_DATA FOR PROCESSING_
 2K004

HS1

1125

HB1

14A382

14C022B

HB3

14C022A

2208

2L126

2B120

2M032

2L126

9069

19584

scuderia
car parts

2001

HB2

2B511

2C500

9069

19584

_AIM OF THE TASK_
Output the records above in full, with nothing altered.

_RESPONSE AREA_
 2K004

HS1

1125

HB1

14A382

14C022B

HB3

14C022A

2208

2L126

2B120

2M032

2L126

9069

19584

scuderia
car parts

2001

HB2

2B511

2C500

9069

19584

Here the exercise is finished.